Text passage ::
* * * *

Carlos Diego Mesa Gisbert (born August 12, 1953) is the current President of Bolivia, holding the office since October 17, 2003. As vice president under the previous president, Gonzalo Sánchez de Lozada, Mesa assumed the post when extensive protests and strikes shut down Bolivia in a bitter dispute known as the Bolivian Gas War, forcing Sánchez de Lozada to resign and flee the country.
Mesa had been vice president since August 6, 2002. As vice president, he was also the head of the Bolivian Congress.
Before entering politics, Mesa was a historian and a journalist in radio, television and newspapers. He is a member of the Bolivian History Academy.
Despite his lack of experience in the political arena, Mesa's star rose quickly in the Sánchez de Lozada administration. In September 2003, he was invited to address the UN General Assembly, where he warned:
Democracy is in danger in Bolivia as the result of legitimate pressures from the poor. We cannot generate economic growth and well-being for a few and then expect that the large majorities that are excluded will watch silently and patiently. We poor countries demand that our products be admitted into the markets of rich countries in adequate conditions. [1] (www.tuscaloosanews.com)

* * * *

[Stored items]

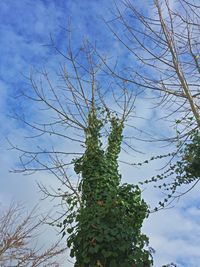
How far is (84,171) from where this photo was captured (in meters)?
6.52

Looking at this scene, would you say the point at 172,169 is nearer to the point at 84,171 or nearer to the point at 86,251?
the point at 84,171

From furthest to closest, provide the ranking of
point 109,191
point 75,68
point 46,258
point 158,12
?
point 46,258, point 75,68, point 109,191, point 158,12

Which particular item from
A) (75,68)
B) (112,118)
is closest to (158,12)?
(112,118)

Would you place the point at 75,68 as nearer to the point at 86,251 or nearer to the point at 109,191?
the point at 109,191

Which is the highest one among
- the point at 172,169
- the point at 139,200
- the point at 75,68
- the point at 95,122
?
the point at 75,68

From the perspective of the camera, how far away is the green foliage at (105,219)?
17.5ft

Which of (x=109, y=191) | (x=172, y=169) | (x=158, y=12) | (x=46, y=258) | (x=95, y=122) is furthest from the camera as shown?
(x=46, y=258)

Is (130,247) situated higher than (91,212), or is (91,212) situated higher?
(91,212)

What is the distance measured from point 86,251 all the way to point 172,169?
2.03 m

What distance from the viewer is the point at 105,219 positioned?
18.1ft

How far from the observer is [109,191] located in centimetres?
604

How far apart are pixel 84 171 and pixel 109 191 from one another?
68 centimetres

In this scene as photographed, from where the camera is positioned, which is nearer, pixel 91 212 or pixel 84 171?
pixel 91 212

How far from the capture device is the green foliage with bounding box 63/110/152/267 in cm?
532
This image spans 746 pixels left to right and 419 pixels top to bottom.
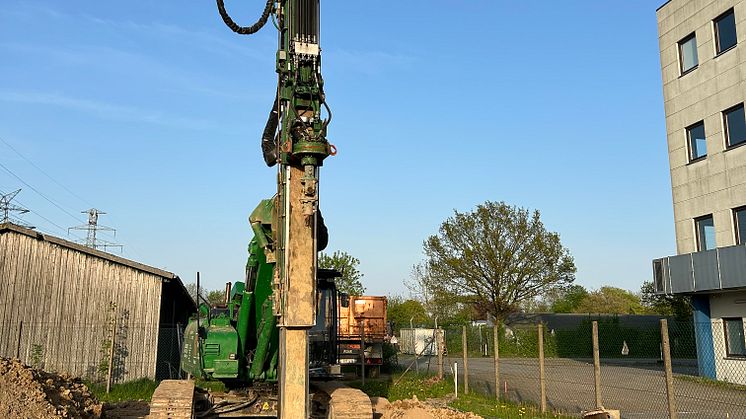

* * * *

Activity list ::
(A) List every date that appears in the passage about Carlos Mesa, including those given only as a month and year.
(B) Write the next part of the passage about Carlos Mesa, picking up after its final sentence.

Answers by item ::
(A) August 12, 1953; October 17, 2003; August 6, 2002; September 2003

(B)
As the gas conflict escalated, Mesa became increasingly unhappy with the government's heavy-handed repression of the protests, which left an estimated 50 people dead. He withdrew his support for Sánchez de Lozada several days before the latter's resignation, saying: "I cannot continue to support the situation we are living through." This may also have had personal reasons as it opened the way to Mesa succeeding Sánchez de Lozada as president. Mesa thus adopted a "let things pass" attitude that sent him into the most powerful position in the country.
In March 2004, Mesa announced that the government of Bolivia would hold a series of rallies around the country, and in Bolivian embassies overseas, demanding that Chile return to Bolivia a stretch of seacoast which Bolivia lost in 1884 after the end of the War of the Pacific. Chile has refused to negotiate on the issue, but Mesa has made this policy a central point of his administration.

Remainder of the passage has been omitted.